> [WHAT THE TASK REQUIRES] The stretch wanted below opens at the line containing "[camera-trap image, curated labels]" and closes at the line containing "common name: chinese serow". Please return it exactly, with no other lines.

> [SUPPLIED ENTRIES]
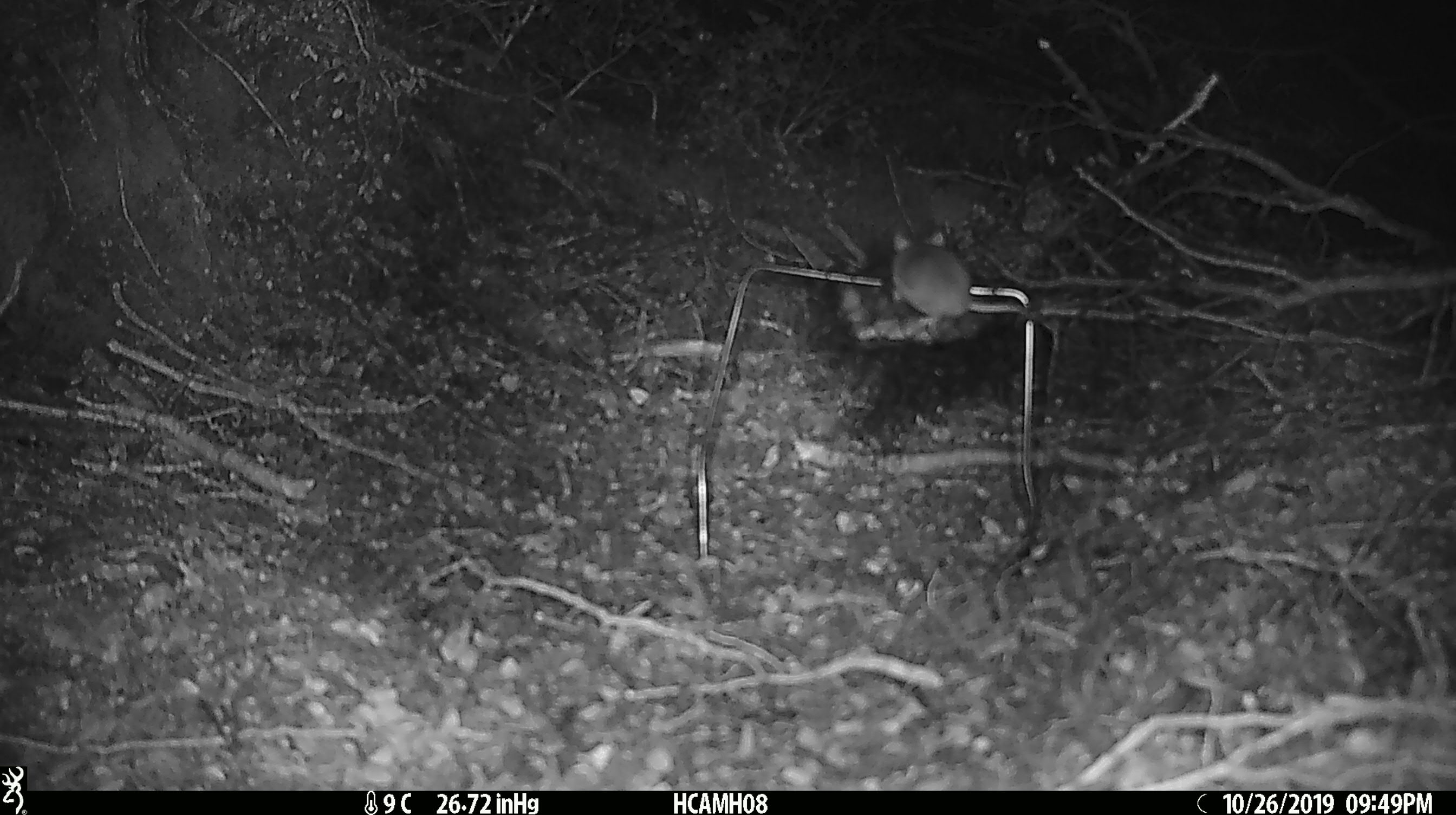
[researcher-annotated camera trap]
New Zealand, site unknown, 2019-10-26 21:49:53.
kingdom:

--

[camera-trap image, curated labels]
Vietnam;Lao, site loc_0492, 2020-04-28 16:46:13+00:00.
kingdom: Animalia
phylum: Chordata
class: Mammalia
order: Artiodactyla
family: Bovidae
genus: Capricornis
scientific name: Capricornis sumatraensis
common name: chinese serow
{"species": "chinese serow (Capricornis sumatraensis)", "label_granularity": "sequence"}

...

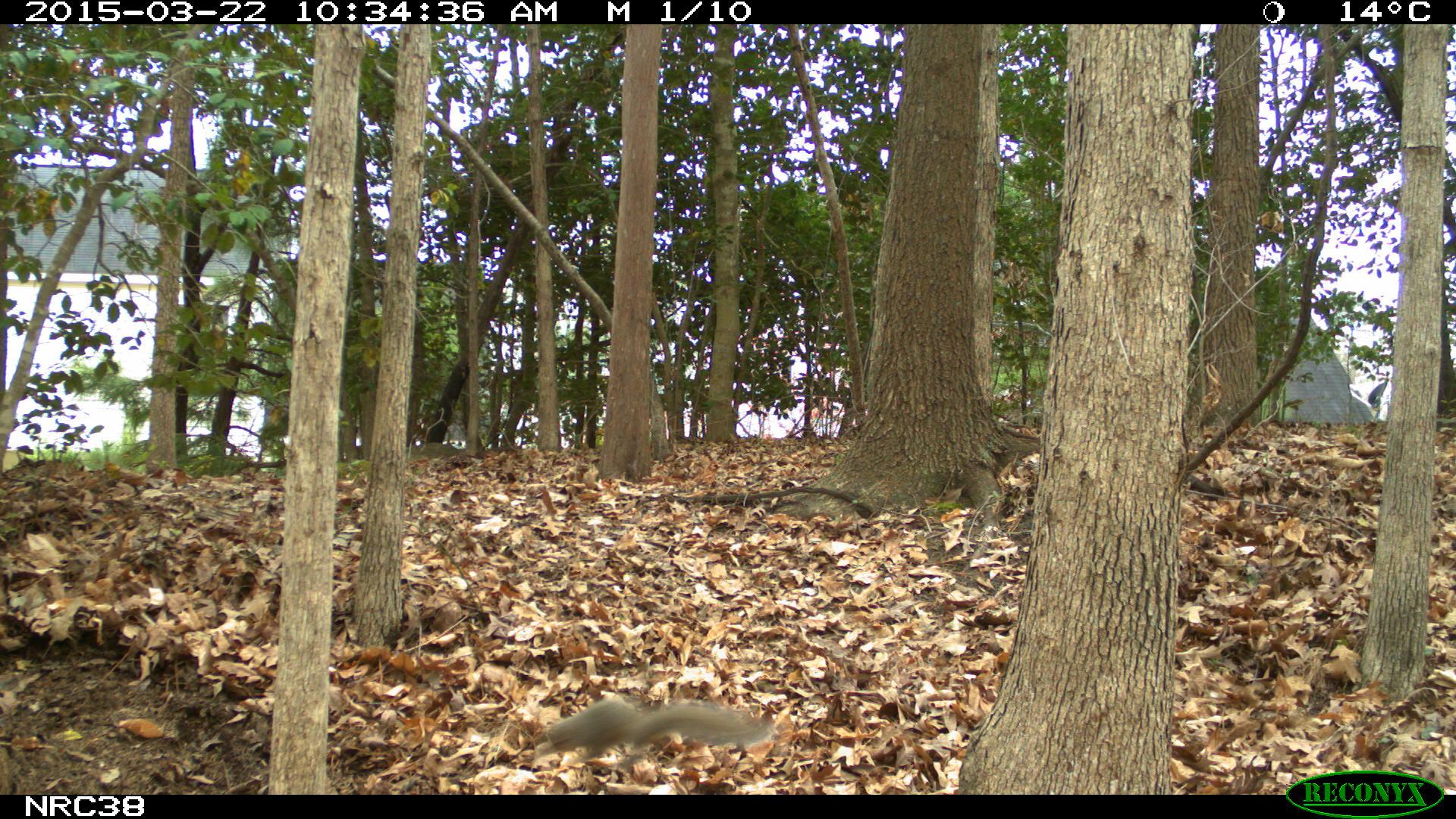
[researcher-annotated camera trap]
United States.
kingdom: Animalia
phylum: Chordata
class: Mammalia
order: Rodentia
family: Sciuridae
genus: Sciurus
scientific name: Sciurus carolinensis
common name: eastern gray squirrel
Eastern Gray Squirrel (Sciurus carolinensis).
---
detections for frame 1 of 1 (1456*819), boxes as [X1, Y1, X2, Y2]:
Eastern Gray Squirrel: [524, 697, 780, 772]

> [ANSWER TO THE PROBLEM]
[camera-trap image, curated labels]
Vietnam;Lao, site loc_0492, 2020-04-28 16:46:13+00:00.
kingdom: Animalia
phylum: Chordata
class: Mammalia
order: Artiodactyla
family: Bovidae
genus: Capricornis
scientific name: Capricornis sumatraensis
common name: chinese serow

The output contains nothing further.